BERLIN – Many of the classic manifestations of Behçet’s disease show a significant and previously unappreciated gender-based difference in expression, judging from the results of a new study of more than 10,000 patients.

For example, the most common form of skin involvement – erythema nodosum – is more common in women than men with Behçet’s disease, whereas papulopustular lesions and pseudofolliculitis occur more often in men with this highly variable multisystem disorder, Dr. Alfred Mahr reported at the annual European Congress of Rheumatology.

Dr. Alfred Mahr

Dr. Mahr, chairman of the internal medicine department at Saint-Louis Hospital in Paris, presented a meta-analysis of the published literature on Behçet’s disease supplemented by new and unpublished data on 721 patients in the German Registry for Adamantiades-Behçet’s Disease for 1990-2011. All told, the analysis included 30 published studies, which, along with the unpublished data, comprised more than 10,000 affected patients.

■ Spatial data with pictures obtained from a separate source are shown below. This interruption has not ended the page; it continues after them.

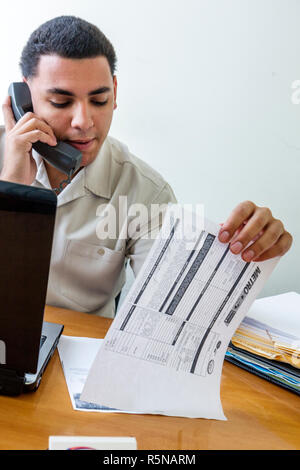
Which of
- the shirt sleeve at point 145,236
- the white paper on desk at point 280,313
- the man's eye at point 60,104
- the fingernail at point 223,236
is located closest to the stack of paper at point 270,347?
the white paper on desk at point 280,313

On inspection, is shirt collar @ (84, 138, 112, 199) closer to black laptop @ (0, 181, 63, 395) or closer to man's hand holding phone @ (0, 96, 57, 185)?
man's hand holding phone @ (0, 96, 57, 185)

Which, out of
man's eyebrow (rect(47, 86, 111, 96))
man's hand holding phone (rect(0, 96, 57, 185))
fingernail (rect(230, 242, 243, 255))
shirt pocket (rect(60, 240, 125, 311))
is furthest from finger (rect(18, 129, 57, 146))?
fingernail (rect(230, 242, 243, 255))

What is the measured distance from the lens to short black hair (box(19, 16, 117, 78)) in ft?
3.63

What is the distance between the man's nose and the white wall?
2.04ft

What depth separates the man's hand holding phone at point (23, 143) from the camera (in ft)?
3.64

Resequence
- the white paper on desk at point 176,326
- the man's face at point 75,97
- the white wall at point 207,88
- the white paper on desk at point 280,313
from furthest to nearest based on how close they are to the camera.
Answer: the white wall at point 207,88 → the man's face at point 75,97 → the white paper on desk at point 280,313 → the white paper on desk at point 176,326

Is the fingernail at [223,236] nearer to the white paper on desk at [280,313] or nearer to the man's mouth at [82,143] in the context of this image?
the white paper on desk at [280,313]

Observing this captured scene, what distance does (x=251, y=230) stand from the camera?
74cm

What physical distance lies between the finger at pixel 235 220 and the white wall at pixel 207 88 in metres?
1.00

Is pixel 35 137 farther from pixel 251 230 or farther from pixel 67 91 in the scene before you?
pixel 251 230

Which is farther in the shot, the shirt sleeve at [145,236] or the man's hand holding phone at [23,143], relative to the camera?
the shirt sleeve at [145,236]

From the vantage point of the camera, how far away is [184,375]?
2.29ft
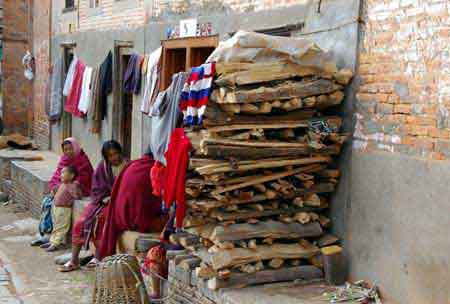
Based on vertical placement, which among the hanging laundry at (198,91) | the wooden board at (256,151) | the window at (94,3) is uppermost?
the window at (94,3)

The most common expression of Behçet’s disease was genital ulcers, affecting 79% of subjects, closely followed by skin involvement, at 77%. Erythema nodosum was present in 53% of patients, papulopustular skin lesions in 38%, and pseudofolliculitis in 29%.

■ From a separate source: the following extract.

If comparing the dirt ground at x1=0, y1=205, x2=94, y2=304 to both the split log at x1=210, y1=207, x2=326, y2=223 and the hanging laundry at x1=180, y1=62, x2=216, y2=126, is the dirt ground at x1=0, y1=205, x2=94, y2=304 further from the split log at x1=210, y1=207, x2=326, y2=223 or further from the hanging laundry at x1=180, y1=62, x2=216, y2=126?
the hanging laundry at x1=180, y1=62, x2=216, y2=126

Other frequent manifestations of Behçet’s disease included eye disease, affecting 49% of subjects, joint disease in 40%, major blood vessel involvement in 9.5%, and either deep vein or superficial thrombophlebitis in 31%.

Joint involvement was present in half of men with Behçet’s disease, compared with more than 60% of women. Even more striking was the gender difference in major vessel involvement, which affected roughly 30% of men and 10% of women. And cardiac involvement was documented in 14 men but just 1 woman.

These observations on gender differences in Behçet’s disease are important for two reasons, Dr. Mahr said: They may help in the differential diagnosis of this multisystem disorder, and they could shed light on disease pathogenesis. For example, Turkish investigators previously identified testosterone as having potentially relevant effects on neutrophil production (Clin. Exp. Rheumatol. 2007;25(4Suppl 45):46-51).

Dr. Mahr reported having no financial conflicts.